Keberadaan gerak lengan tambahan, baik dalam hal jumlah maupun perpanjangannya di tubuh penari, tidak menghasilkan rasa yang signifikan. Motif dasar yang paling jelas terlihat dalam pertunjukan ini adalah upaya untuk mengeksplorasi semua kemungkinan gerak yang “keren”. Namun, tidak ada motif fungsional yang ditemukan dalam penggunaan lengan tersebut, sehingga keberadaan tangan, baik secara fisik maupun puitik, terasa mati. Lengan itu tidak menciptakan pengalaman imajinatif yang menyatu dengan tubuh yang menggerakkan. Gerak lengan tambahan sangat bergantung pada tubuh induk, namun gerak tubuh induk dalam menggerakkan lengan tambahan tidak menciptakan kesatuan rasa antara tubuh induk dengan lengan.
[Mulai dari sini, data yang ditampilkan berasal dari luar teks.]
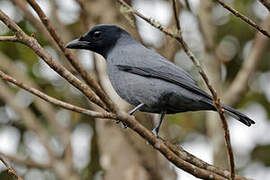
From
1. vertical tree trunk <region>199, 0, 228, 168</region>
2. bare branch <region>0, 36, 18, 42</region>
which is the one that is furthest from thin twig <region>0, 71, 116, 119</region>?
vertical tree trunk <region>199, 0, 228, 168</region>

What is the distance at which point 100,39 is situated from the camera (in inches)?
186

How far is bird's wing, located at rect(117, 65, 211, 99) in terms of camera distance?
13.2 ft

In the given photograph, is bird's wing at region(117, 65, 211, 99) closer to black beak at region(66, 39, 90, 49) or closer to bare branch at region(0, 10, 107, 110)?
black beak at region(66, 39, 90, 49)

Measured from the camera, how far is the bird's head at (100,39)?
4.61m

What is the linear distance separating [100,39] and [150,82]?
815 mm

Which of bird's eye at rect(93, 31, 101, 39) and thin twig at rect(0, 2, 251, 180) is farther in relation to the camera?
bird's eye at rect(93, 31, 101, 39)

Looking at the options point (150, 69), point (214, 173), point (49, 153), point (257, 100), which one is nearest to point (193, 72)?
point (257, 100)

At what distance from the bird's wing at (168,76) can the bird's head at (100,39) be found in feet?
1.41

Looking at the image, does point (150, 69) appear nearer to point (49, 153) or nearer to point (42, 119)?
point (49, 153)

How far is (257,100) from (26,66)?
370 cm

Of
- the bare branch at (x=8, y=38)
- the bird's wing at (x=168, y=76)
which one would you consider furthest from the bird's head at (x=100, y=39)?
the bare branch at (x=8, y=38)

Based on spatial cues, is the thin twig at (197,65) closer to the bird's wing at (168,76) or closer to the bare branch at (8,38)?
the bare branch at (8,38)

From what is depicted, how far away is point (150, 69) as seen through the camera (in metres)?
4.33

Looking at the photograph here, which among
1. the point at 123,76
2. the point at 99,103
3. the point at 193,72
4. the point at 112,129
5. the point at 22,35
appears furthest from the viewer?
the point at 193,72
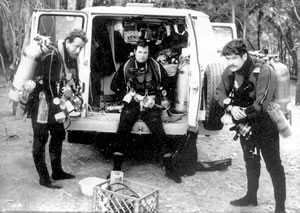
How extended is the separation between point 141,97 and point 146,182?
3.75ft

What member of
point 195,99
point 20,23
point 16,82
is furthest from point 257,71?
point 20,23

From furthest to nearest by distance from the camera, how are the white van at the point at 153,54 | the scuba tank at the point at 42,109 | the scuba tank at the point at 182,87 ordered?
the scuba tank at the point at 182,87 → the white van at the point at 153,54 → the scuba tank at the point at 42,109

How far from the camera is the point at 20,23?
34.8ft

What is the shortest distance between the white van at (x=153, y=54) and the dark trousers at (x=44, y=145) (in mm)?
278

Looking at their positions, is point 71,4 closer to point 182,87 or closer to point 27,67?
point 182,87

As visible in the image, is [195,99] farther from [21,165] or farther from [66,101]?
[21,165]

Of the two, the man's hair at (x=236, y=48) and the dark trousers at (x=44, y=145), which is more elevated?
the man's hair at (x=236, y=48)

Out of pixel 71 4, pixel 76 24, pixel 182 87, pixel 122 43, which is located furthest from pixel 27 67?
pixel 71 4

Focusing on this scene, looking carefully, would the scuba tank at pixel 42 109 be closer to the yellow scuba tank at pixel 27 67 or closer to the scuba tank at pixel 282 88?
the yellow scuba tank at pixel 27 67

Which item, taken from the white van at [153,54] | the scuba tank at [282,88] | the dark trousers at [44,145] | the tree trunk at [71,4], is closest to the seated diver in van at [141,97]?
the white van at [153,54]

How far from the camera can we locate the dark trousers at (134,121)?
215 inches

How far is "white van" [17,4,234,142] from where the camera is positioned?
5.34m

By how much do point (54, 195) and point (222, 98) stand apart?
2.22 metres

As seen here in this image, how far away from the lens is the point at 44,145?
4.84m
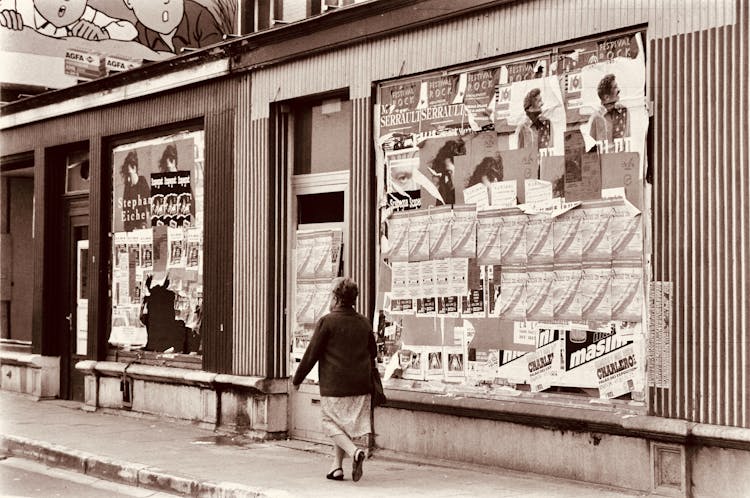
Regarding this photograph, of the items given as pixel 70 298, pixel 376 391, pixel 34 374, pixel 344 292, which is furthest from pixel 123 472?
pixel 34 374

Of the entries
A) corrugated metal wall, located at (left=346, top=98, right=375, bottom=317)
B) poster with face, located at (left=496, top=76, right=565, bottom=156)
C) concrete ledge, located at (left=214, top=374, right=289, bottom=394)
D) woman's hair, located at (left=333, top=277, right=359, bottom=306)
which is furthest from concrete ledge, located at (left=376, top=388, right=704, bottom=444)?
poster with face, located at (left=496, top=76, right=565, bottom=156)

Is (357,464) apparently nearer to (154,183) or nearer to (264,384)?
(264,384)

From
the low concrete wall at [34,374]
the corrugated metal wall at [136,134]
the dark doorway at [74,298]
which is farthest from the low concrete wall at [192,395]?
the low concrete wall at [34,374]

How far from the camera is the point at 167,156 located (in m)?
14.8

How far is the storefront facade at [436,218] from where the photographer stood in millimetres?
8258

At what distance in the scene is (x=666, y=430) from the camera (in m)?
8.30

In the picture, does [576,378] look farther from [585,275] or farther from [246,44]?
[246,44]

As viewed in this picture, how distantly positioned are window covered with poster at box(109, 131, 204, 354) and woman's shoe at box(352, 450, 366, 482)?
5163 millimetres

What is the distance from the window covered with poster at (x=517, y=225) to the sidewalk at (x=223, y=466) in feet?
2.90

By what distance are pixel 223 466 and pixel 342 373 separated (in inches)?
74.9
Kesan atas lengan tersebut seakan seperti anting-anting yang bergerak menggantung di telinga. Meskipun tubuh bisa bergerak untuk mengayunkan anting, ayunan itu tidak membuat anting tersebut menyatu dengan tubuhnya; gerakannya hanya berhenti pada kepernikannya semata, tanpa menciptakan hubungan yang fungsional antara tubuh dan lengan tambahan tersebut.
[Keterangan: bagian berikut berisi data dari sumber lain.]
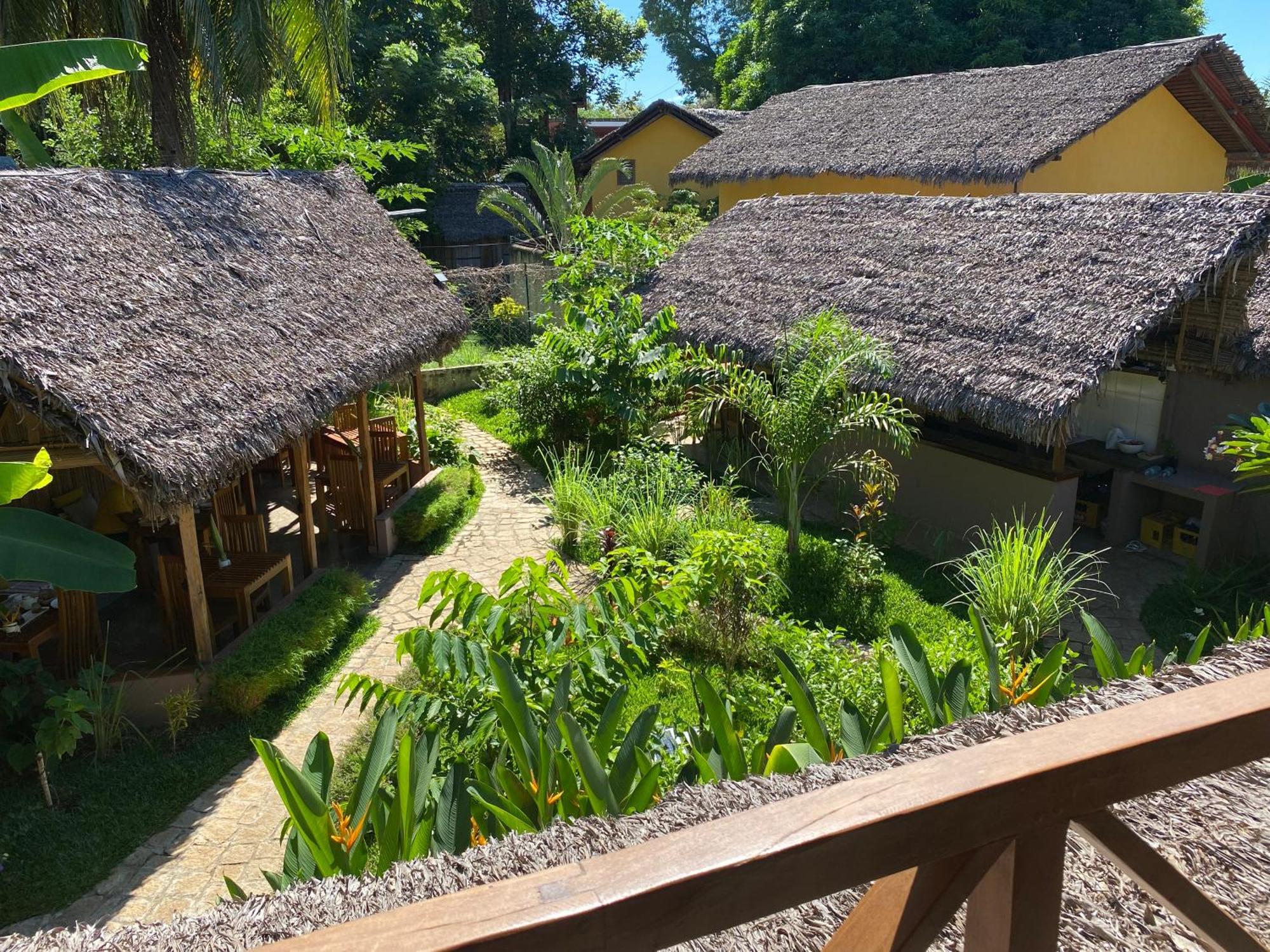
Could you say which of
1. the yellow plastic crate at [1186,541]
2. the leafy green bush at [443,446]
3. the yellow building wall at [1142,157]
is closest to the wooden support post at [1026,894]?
the yellow plastic crate at [1186,541]

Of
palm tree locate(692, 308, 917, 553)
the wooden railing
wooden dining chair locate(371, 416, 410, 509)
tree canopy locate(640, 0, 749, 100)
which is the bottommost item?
wooden dining chair locate(371, 416, 410, 509)

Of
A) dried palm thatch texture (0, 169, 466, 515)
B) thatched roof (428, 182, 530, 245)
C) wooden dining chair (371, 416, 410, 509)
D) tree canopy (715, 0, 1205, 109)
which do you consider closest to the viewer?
dried palm thatch texture (0, 169, 466, 515)

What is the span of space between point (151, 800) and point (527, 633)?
8.54ft

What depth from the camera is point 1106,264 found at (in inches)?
334

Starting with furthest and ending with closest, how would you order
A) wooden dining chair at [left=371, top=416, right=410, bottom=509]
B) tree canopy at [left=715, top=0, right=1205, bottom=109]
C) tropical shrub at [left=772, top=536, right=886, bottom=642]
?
tree canopy at [left=715, top=0, right=1205, bottom=109] < wooden dining chair at [left=371, top=416, right=410, bottom=509] < tropical shrub at [left=772, top=536, right=886, bottom=642]

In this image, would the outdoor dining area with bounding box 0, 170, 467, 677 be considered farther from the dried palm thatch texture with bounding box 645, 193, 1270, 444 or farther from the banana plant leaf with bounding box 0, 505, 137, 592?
the dried palm thatch texture with bounding box 645, 193, 1270, 444

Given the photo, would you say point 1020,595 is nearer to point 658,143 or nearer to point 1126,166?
point 1126,166

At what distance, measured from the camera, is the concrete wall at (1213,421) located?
8.39 m

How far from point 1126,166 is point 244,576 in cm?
1658

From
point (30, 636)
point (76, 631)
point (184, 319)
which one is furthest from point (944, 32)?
point (30, 636)

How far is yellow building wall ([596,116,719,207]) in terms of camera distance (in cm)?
2750

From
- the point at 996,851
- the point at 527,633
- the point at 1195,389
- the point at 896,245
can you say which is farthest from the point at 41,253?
the point at 1195,389

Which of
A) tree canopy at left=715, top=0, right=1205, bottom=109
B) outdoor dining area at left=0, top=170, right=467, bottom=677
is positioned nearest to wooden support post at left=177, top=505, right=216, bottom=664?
outdoor dining area at left=0, top=170, right=467, bottom=677

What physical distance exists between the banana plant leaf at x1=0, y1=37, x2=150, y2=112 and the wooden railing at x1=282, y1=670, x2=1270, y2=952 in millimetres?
3537
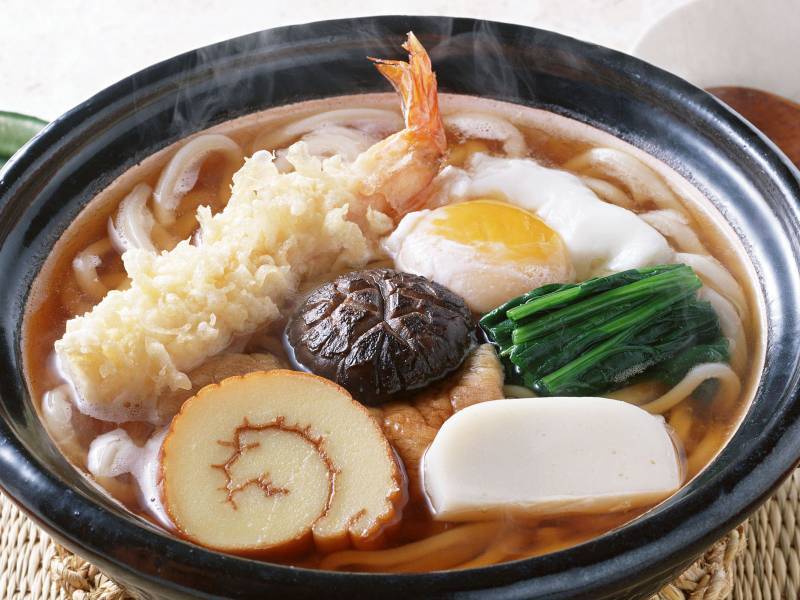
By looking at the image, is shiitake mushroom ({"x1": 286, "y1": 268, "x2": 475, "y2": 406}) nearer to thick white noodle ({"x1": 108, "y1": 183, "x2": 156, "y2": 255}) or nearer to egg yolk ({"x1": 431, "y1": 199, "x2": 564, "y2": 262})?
egg yolk ({"x1": 431, "y1": 199, "x2": 564, "y2": 262})

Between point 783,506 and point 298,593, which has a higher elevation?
point 298,593

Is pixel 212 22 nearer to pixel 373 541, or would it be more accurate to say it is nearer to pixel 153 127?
pixel 153 127

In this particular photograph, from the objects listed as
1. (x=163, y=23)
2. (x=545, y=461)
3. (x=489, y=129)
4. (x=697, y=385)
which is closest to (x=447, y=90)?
(x=489, y=129)

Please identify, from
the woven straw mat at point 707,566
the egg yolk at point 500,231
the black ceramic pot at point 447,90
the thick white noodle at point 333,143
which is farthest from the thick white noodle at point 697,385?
the thick white noodle at point 333,143

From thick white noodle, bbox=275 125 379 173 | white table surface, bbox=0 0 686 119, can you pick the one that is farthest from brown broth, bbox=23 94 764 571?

Sekilas mengingatkan saya pada misi antariksa yang dilakukan oleh Katy Perry dan serangkaian perempuan pada beberapa waktu lalu. Misi ini menuai kritik karena secara fungsi dan etik misi tersebut sangat bertolak belakang dengan narasi mengenai ekologi dan feminisme yang mereka koar-koarkan. Misi tersebut tidak menghasilkan apapun kecuali konten-konten sosial media yang menegaskan kesan rekreasi elit, justru menunjukan disfungsi perempuan. Polusi yang dihasilkan pada misi teatrikal ini pun menjadi terasa terasa sia-sia. Kesan “kemajuan” yang diciptakan oleh misi ini berhenti sebagai hiasan tanpa fungsi.
***
Karya ini terjebak dalam ketegangan antara dua pendekatan: menghadirkan tubuh-mesin melalui koreografi matematis, dan mencoba menciptakan kesan tubuh kesurupan yang dikerjakan secara teatrikal. Klaim mistisisme yang dihadirkan oleh karya ini terasa superfisial, menciptakan peristiwa mistik yang plastik, tanpa merambat pada upaya untuk mencari kedalaman makna dari gagasan yang ia angkat.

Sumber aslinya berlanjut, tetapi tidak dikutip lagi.